Document section »
Ulster, described by Seamus Heaney – in his aptly-named poem Whatever You Say, Say Nothing – as a “land of password, handgrip, wink and nod ... Where tongues lie coiled” and communications are transmitted in “whispering morse”, offers particularly fertile ground for the study of social forgetting. Its pursuit, however, requires penetrating “Northern reticence, the tight gag of place”.

Whereas memories of the tribulations and victories of Protestants in the 17th century have been incessantly commemorated, not least in the parades of Northern Ireland’s annual marching season, the mass participation of Protestants, alongside Catholics, in the rebellion of the United Irishmen was largely covered up. Following the brutal suppression of the insurrection in 1798 and the subsequent passing of the Act of Union, Presbyterian communities in counties Antrim and Down that had been heavily implicated in seditious republicanism realigned their politics towards loyalism and unionism, becoming over the 19th century bastions of the Orange Order. In light of this transformation of identity, it has often been asserted that the memory of the northern United Irishmen was expurgated from history. Such facile claims reveal the shortcomings of what passes for “history”.

There are ample sources for retracing an alternative vernacular historiography, which, by and large, has been left off the official records. A thorough examination of local traditions, documented by folklorists and antiquarians, and appearing in lesser-known publications of popular print, reveals what Ian McBride, professor of Irish history at Oxford, has described as “the survival of a ‘hidden’ history of the ’98 in the Ulster countryside” (which was hidden only to unwitting outsiders).

Jobs »
- A) In the passage on Ulster and the memory of 1798, which counties held the Presbyterian communities that had been heavily implicated in seditious republicanism?
- B) Summarize the passage on Ulster and the memory of 1798 in two sentences.
- C) Continue the passage on Ulster and the memory of 1798 from the point where it stops.
The material below comes from a separate source and has no connection to the passage on Ulster and the memory of 1798.

Records shown »
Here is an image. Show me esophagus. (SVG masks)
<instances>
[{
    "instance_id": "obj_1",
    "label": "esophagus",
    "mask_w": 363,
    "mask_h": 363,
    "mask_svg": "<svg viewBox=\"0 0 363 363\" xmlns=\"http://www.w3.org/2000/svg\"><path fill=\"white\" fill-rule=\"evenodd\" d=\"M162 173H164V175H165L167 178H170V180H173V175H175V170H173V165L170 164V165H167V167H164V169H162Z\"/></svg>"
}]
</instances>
---
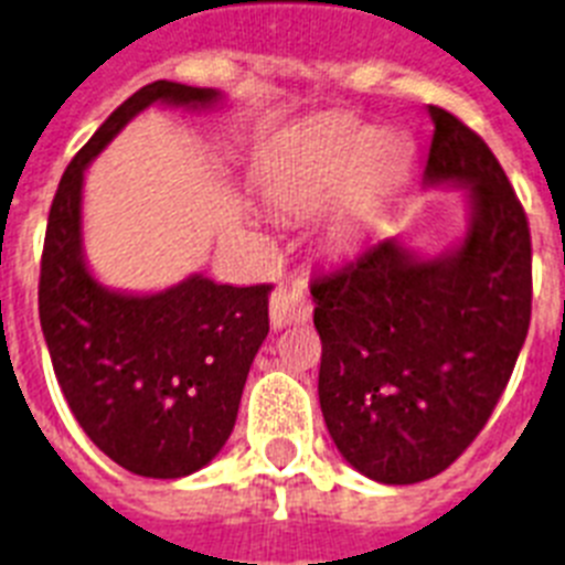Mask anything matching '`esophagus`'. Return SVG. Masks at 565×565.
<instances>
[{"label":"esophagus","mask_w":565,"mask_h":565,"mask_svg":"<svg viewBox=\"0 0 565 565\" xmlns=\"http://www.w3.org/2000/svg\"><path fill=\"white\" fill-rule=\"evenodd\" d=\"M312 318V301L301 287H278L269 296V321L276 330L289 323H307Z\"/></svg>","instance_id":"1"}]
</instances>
--
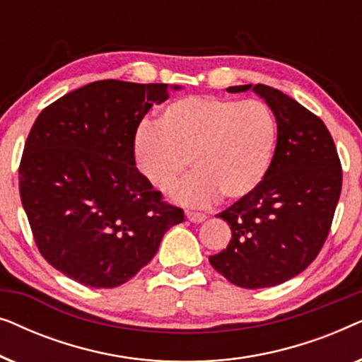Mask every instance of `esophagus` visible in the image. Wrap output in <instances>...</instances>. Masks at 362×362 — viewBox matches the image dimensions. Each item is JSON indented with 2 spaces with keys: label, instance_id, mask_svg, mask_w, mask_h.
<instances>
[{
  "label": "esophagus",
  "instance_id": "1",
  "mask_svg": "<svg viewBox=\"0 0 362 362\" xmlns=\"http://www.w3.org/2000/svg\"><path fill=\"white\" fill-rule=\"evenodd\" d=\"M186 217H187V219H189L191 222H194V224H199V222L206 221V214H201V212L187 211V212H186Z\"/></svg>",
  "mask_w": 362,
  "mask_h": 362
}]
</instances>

Responses »
- A) Counties Antrim and Down.

- B) Ulster, which Seamus Heaney portrayed as a place of reticence and coded communication, offers fertile ground for studying social forgetting, although that study requires getting past the region's reticence. While Protestant memories of the 17th century have been constantly commemorated, the mass Protestant participation in the 1798 rebellion of the United Irishmen was largely covered up as Presbyterian communities in Antrim and Down turned toward loyalism and unionism, yet local traditions and popular print preserve what Ian McBride called a "hidden" history of the '98 in the Ulster countryside.

- C)
Upon inspection, it proves to be very different from a simplistic folk history that pits valiant rebels against bloodthirsty redcoats. Its single most defining feature is that it is riddled with ambiguities. For Ulstermen who dared to speak of Ninety-Eight, censure was often tinged with empathy, just as reverence was tainted by regret. The inherent ambivalence of these memories made sure that they would be concealed, but at the same time preserved.

A telling example (which is just one out of hundreds) can be found in the Ulster-Scots poetry of Adam Lynn of Cullybackey (near Ballymena), whose poem The Twalt O’July (written in 1903) includes the verses:

Few o’ us min’ the turn-oot fecht

That taen place here in ninety-eicht,

A wud nae like tae be ower strecht,

Bit ye al’ ken

The civil side had nae the weicht

Fur soger men.

Remarkably, a poem on Orange celebrations, which appeared in a volume published by subscription and available for purchase at the offices of the Ballymena Weekly Telegraph, a provincial unionist newspaper, mentions that few people still remember [min’] the fighting [fecht] of the Turn-Out (the common name in local folklore for the rebellion) and notes that it is generally known [ken]that the rebels – who are referred to as ‘the civil side’ – did not have the means to overcome the military [soger men]. This passage deftly encapsulates the paradoxical nature of social forgetting, by which it would seem that the 1798 rebellion was supposedly unremembered, and yet is still evoked.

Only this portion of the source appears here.